The Debt Ceiling, Default, and Social Security
The Social Security program has been operating at a surplus. Revenue collected exceeds benefits paid. Each year, the surpluses have been borrowed to fund general government needs. The IOUs held by the Social Security Trust Fund are in the form of Treasury securities that were issued with a guarantee against loss. A default caused by freezing the debt limit at the current level puts all Treasury securities in jeopardy, including the $2.6 trillion held by the Social Security Trust Fund.
Freezing the statutory debt limit (debt ceiling) at the current level will have consequences. They were spelled out in a letter from the Chairman of the Treasury Borrowing Advisory Committee, Matthew E Zames, to Treasury Secretary Tim Geithner in the early stages of “Debt Ceiling Debacle 1.” It is explicitly clear that Chairman Zames was warning about consequences “that could likely occur if Treasury were to default on its obligations as a result of a failure to raise the debt limit in a timely manner.” If you choose to minimize the possibility of default, come with notepads, pencils, Excel spreadsheets, and figures that show how principal and interest on the debt will be paid when due from revenue collected.
Where Left and Right Meet
A popular subculture promotes a very understandable rejection of US banking and finance, and its currency and monetary system. Their chatter about banksters, fiat money, printing money, the worthlessness of our currency, and the zero value of all paper including Treasury securities is everywhere. Let me translate what they’re saying for you: the $2.6 trillion in Social Security funds is gone. You have no IOU. You have a worthless piece of paper. To me, this sounds exactly like the con that Paul Ryan is trying to pull, as if the left and the right wrap around and meet on common ground on this point.
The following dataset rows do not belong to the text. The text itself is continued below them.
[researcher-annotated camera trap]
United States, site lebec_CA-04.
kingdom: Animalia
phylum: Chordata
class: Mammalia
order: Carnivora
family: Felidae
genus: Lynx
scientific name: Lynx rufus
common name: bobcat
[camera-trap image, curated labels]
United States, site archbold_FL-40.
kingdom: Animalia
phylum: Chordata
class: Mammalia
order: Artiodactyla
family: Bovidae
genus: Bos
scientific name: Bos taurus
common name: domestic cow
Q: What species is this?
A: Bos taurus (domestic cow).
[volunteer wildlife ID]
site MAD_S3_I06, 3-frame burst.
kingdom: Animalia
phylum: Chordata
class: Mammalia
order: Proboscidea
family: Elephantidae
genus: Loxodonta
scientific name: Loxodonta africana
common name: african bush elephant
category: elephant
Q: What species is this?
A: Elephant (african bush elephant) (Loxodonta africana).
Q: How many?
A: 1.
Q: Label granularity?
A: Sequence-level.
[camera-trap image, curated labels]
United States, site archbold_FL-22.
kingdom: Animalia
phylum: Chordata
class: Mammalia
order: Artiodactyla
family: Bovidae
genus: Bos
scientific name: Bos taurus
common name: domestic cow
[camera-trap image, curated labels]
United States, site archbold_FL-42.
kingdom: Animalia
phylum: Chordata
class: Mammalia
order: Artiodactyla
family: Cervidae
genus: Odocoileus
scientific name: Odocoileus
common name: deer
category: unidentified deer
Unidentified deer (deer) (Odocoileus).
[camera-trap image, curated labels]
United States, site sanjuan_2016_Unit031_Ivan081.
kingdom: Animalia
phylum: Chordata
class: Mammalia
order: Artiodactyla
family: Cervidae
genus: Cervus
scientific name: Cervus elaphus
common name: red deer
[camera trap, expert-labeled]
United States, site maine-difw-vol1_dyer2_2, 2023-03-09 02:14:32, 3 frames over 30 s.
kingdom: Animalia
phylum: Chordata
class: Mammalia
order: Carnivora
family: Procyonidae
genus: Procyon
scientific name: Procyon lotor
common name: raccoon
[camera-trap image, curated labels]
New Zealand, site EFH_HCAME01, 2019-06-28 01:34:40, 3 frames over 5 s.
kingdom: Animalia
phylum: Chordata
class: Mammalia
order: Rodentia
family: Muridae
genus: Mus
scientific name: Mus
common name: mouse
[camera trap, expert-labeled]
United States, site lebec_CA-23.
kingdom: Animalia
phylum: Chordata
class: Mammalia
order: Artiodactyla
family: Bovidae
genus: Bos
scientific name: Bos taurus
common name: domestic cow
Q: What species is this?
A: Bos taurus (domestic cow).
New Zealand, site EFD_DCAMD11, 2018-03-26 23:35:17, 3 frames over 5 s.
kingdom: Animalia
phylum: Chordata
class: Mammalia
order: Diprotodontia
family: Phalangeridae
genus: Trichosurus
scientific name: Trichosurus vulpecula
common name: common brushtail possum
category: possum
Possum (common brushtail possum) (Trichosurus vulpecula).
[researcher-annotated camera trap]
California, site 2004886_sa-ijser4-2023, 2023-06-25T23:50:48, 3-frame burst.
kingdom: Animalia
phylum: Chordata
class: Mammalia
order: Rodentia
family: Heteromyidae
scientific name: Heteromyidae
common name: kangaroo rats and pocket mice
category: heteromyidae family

If the US is flying on fumes and it's in danger of crashing at any moment when the fumes run out, that's something that should happen by itself. Instead, what I see is a plan to deliberately cause a crash by cutting the fuel lines. Unfortunately, when the hated banksters go down, everyone else goes down with them. Lost in the disaster would be the $2.6 trillion that legally belongs to Social Security beneficiaries. I'm not going to give those benefits away, based on a Nihilist fantasy about the worthlessness of money. Discussions about this usually end up in a rabbit hole where reason and logic hold no sway.
What happened to the $2.6 trillion?
The surpluses were borrowed for decades. During the Bush administration, about $1.1 trillion from the Social Security Trust Fund helped to pay for lower tax rates on upper incomes, the wars, Medicare Part D, and all other government outlays.
Didn't the payroll tax cut harm Social Security too?
This is a variation on another popular theme is political discussion. It boils down to “Aren’t the Democrats just as bad as the Republicans with undermining Social Security?”
No.
The payroll tax cut placed dollars in the hands of consumers who spend them. The increase in demand adds vigor to the economy.
The payroll tax cut didn't harm Social Security because the short amount was replenished from the General Fund. It shows on the fund's balance sheet and it's visible in the data that the fund makes available online.
1) $102.68 billion was transferred from the General Fund to the Trust Fund to replace what wasn’t collected in revenue because of the payroll tax cut. (At the link refer to the last line of the second table for year 2011.)
2) If there was no payroll tax cut, any surplus would have been borrowed and spent. Instead, the foregone revenue prompted the partial repayment.
3) The payroll tax cut kept the Social Security surplus from being used to disguise the true amount of the budget deficit as it was used for many years in the past.
Unify in opposition against any attempt to reduce Social Security benefits or otherwise harm the program. This is something that all Democrats can share as a baseline progressive position.